Mit Hilfer von let_ und if_ können wir jetzt grass-model so schreiben, dass es funktioniert:

(define (grass-model)
  (let_ (flip 0.3) 
    (lambda (rain)
      (let_ (flip 0.5) 
        (lambda (sprinkler)
          (if_ (grass-is-wet? rain sprinkler)
               (lambda () rain)
               (lambda () (fail))))))))

Diese Prozedur können wir jetzt aufrufen:

> (explore #f (grass-model))
'((0.3219999999999999 . #f) (0.2838 . #t))

Da grass-model gelegentlich fail aufruft, ist diese Verteilung nicht normalisiert - die Summe der Wahrscheinlichkeiten ergibt nicht 100%. (Dies ist übrigens äuivalent dazu, die Bayes-Regel für bedingte Wahrscheinlichkeiten direkt anzuwenden.) Das können wir mit mit zwei folds und einer kleinen Hilfsprozedur nachholen:

(define (normalize choices)
  (let ((total (foldl (lambda (p acc) (+ (car p) acc)) 0 choices)))
    (map (lambda (p)
           (cons (/ (car p) total)
                 (cdr p)))
         choices)))

Damit bekommen wir:

> (normalize (explore #f (grass-model)))
'((0.5315285572796301 . #f) (0.46847144272036984 . #t))

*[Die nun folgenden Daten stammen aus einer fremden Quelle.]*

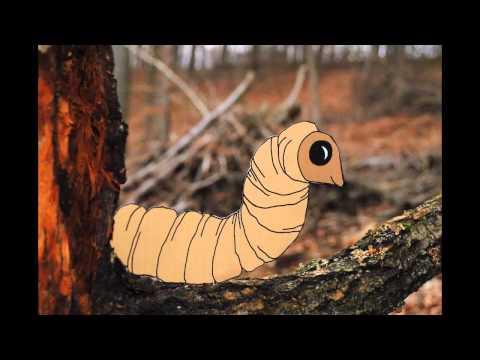 Von den Würmern dem Kind die Würmer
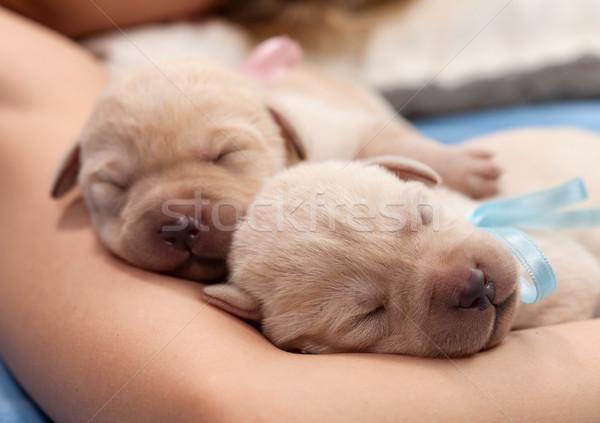 Adorable jaune labrador chiot chiens dormir Photo stock © ilona75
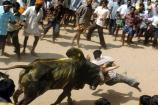 Video: చిత్తూరులో జల్లికట్టు... భారీసంఖ్యలో హాజరైన యువకులు...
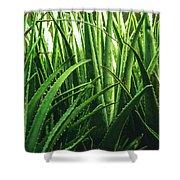 Aloe 5 Shower Curtain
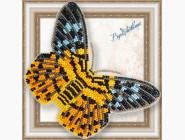 Вышивка бисером Бабочка из бисера на пластиковой основе Dysphania militaris
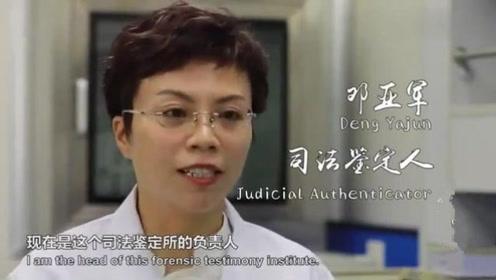 专访亲子鉴定师:我做了十万例亲子鉴定,各种稀奇古怪的案子都有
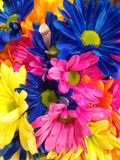As misturas as mais brilhantes das flores fotografia de stock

Wenn also der Rasen nass ist, regnet es mit 46.85% Wahrscheinlichkeit.

Die Version von grass-model mit let und if_ sieht jetzt zumindest schonmal so ähnlich aus wie das ursprüngliche Wunschprogramm. Wir können es mit einfachen Mitteln noch etwas hübscher machen, indem wir die Benutzung von let_ und if_ etwas vereinfachen. Hier stören ja die ganzen lambdas. Diese können wir durch Makros einsparen:

(define-syntax if-
  (syntax-rules ()
    ((if- ?t ?c ?a)
     (if_ ?t (lambda () ?c) (lambda () ?a)))))
     
(define-syntax let-
  (syntax-rules ()
    ((let- ?v ?e ?b)
     (let_ ?e (lambda (?v) ?b)))))    

Damit sieht grass-model so aus:

(define (grass-model)
  (let- rain (flip 0.3) 
    (let- sprinkler (flip 0.5) 
      (if- (grass-is-wet? rain sprinkler)
           rain
           (fail)))))

Das ist schon nah dran, wo wir hinwollen, aber eben noch nicht ganz da. Für den letzten Schritt brauchen wir neben der Monade und der Makros noch eine weitere Abstraktionsform, die Kontrollabstraktion. Das ist so cool, dass wir uns das Thema für einen separaten Beitrag aufheben.